İyidir. Bana bak yarın buluşmamız lazım. Yeni bir plan var. Bak bu sefer çok farklı. Telefonda konuşamayız” diyerek ertesi gün için sözleştik.
Arabayı her zamanki gibi apartmanımızın önüne kilitledim. Ali'yi aradım cevap vermedi. Cevap vermediyse canı fena sıkkındı. Bu kesindi. Böyle zamanlarda onu nerede bulacağımı da biliyordum. Mahallemizin hemen yanında sokak lambalarının ışığıyla yetinen parka vardığımda salıncakta sallanan Ali'yi belli belirsiz seçebiliyordum. Ufak adımlarla yaklaştım. Salıncakların arkasından dolandım. Yanındakine oturdum. Başladım sallanmaya. Ali ha bire sayıklıyordu. “Bin beş yüz. Bin beş yüz.”

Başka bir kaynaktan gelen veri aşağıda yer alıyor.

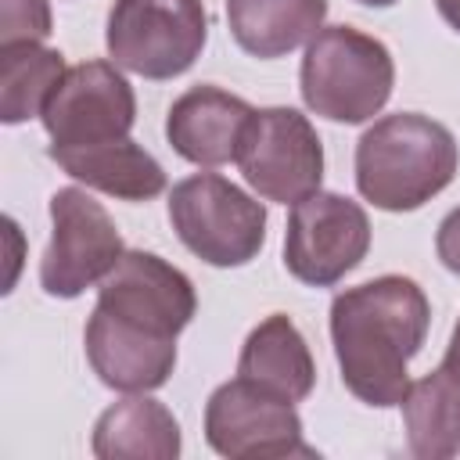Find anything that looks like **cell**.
<instances>
[{
  "instance_id": "8fae6325",
  "label": "cell",
  "mask_w": 460,
  "mask_h": 460,
  "mask_svg": "<svg viewBox=\"0 0 460 460\" xmlns=\"http://www.w3.org/2000/svg\"><path fill=\"white\" fill-rule=\"evenodd\" d=\"M97 305L144 323L158 334H180L198 309L194 284L183 270L165 262L155 252H126L119 266L101 280Z\"/></svg>"
},
{
  "instance_id": "d6986e66",
  "label": "cell",
  "mask_w": 460,
  "mask_h": 460,
  "mask_svg": "<svg viewBox=\"0 0 460 460\" xmlns=\"http://www.w3.org/2000/svg\"><path fill=\"white\" fill-rule=\"evenodd\" d=\"M65 54L43 43H4L0 47V119L18 126L43 115L50 93L65 79Z\"/></svg>"
},
{
  "instance_id": "9a60e30c",
  "label": "cell",
  "mask_w": 460,
  "mask_h": 460,
  "mask_svg": "<svg viewBox=\"0 0 460 460\" xmlns=\"http://www.w3.org/2000/svg\"><path fill=\"white\" fill-rule=\"evenodd\" d=\"M180 424L172 410L144 392L111 402L93 424V456L97 460H176L180 456Z\"/></svg>"
},
{
  "instance_id": "4fadbf2b",
  "label": "cell",
  "mask_w": 460,
  "mask_h": 460,
  "mask_svg": "<svg viewBox=\"0 0 460 460\" xmlns=\"http://www.w3.org/2000/svg\"><path fill=\"white\" fill-rule=\"evenodd\" d=\"M252 115L255 108L244 97L212 83H198L172 101L165 115V137L180 158L194 165H223L237 158V144Z\"/></svg>"
},
{
  "instance_id": "44dd1931",
  "label": "cell",
  "mask_w": 460,
  "mask_h": 460,
  "mask_svg": "<svg viewBox=\"0 0 460 460\" xmlns=\"http://www.w3.org/2000/svg\"><path fill=\"white\" fill-rule=\"evenodd\" d=\"M435 252L442 259V266L449 273L460 277V205L438 223V234H435Z\"/></svg>"
},
{
  "instance_id": "2e32d148",
  "label": "cell",
  "mask_w": 460,
  "mask_h": 460,
  "mask_svg": "<svg viewBox=\"0 0 460 460\" xmlns=\"http://www.w3.org/2000/svg\"><path fill=\"white\" fill-rule=\"evenodd\" d=\"M237 374L291 402H302L313 392L316 363L295 320L284 313H273L244 338L237 356Z\"/></svg>"
},
{
  "instance_id": "ffe728a7",
  "label": "cell",
  "mask_w": 460,
  "mask_h": 460,
  "mask_svg": "<svg viewBox=\"0 0 460 460\" xmlns=\"http://www.w3.org/2000/svg\"><path fill=\"white\" fill-rule=\"evenodd\" d=\"M50 36L47 0H0V47L4 43H43Z\"/></svg>"
},
{
  "instance_id": "8992f818",
  "label": "cell",
  "mask_w": 460,
  "mask_h": 460,
  "mask_svg": "<svg viewBox=\"0 0 460 460\" xmlns=\"http://www.w3.org/2000/svg\"><path fill=\"white\" fill-rule=\"evenodd\" d=\"M237 165L248 187L277 205H298L320 190L323 144L295 108H259L241 133Z\"/></svg>"
},
{
  "instance_id": "3957f363",
  "label": "cell",
  "mask_w": 460,
  "mask_h": 460,
  "mask_svg": "<svg viewBox=\"0 0 460 460\" xmlns=\"http://www.w3.org/2000/svg\"><path fill=\"white\" fill-rule=\"evenodd\" d=\"M298 83L309 111L356 126L388 104L395 65L381 40L352 25H323L305 47Z\"/></svg>"
},
{
  "instance_id": "9c48e42d",
  "label": "cell",
  "mask_w": 460,
  "mask_h": 460,
  "mask_svg": "<svg viewBox=\"0 0 460 460\" xmlns=\"http://www.w3.org/2000/svg\"><path fill=\"white\" fill-rule=\"evenodd\" d=\"M370 248L367 212L334 190H316L291 205L284 230V266L309 288H331L352 273Z\"/></svg>"
},
{
  "instance_id": "ba28073f",
  "label": "cell",
  "mask_w": 460,
  "mask_h": 460,
  "mask_svg": "<svg viewBox=\"0 0 460 460\" xmlns=\"http://www.w3.org/2000/svg\"><path fill=\"white\" fill-rule=\"evenodd\" d=\"M205 438L219 456L230 460L316 456V449L302 438V417L295 402L241 374L208 395Z\"/></svg>"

Hızına yetiştim. Beni fark etmedi bile. Ben de başladım sesli konuşmaya. “Vapur kaçıracağız. Vapur kaçıracağız. Piknik yapacağız. Piknik yapacağız...”
Ali'nin salıncağı yavaşladı ve yavaşladı ve durdu. Hızını alamayan benim salıncağın zincirini aniden tutup beni durdurmasıyla sarsıldım. Bir eliyle salıncağımın zincirinden, öbürüyle kolumdan tutup beni kendine çekti.

Sahi mi diyon lan? Bunu hiç konuşmamıştık.”
Kollarını silkeledim ve salıncaktan indim.
Ya Ali sen ne zaman adam olacaksın? Sahi, evet. Yeni bir şey. Sonra anlatacağım.”
Uğur'a haber verdin mi peki?”
Yarın buluşacağız.”
Sigaran var mı?”
Paketi uzattım. Bir tane de ben yaktım. “Bize gidelim” dedi. Yol boyunca hiç konuşmadık. Yağmurdan kalan su birikintilerine basa basa, yavaş adımlarla planın ayrıntılarını düşünerek, kendimizce evirip çevirerek yürüdük. Mahalleye vardığımızda, daha çok sıçana benzeyen siyah beyaz yavru bir kediyi de yanımıza aldık. Evde bir güzel kuruladık. Suyunu sütünü verdik. Ali elektrikli ısıtıcıyı “Sezonu açıyoruz. Sabah erken kalkacağım sen takıl” diyerek açtı.
Yorganın altına bıraktım kendimi. Sarı bira tadı ağzımda, ada vapurları gördüm rüyamda.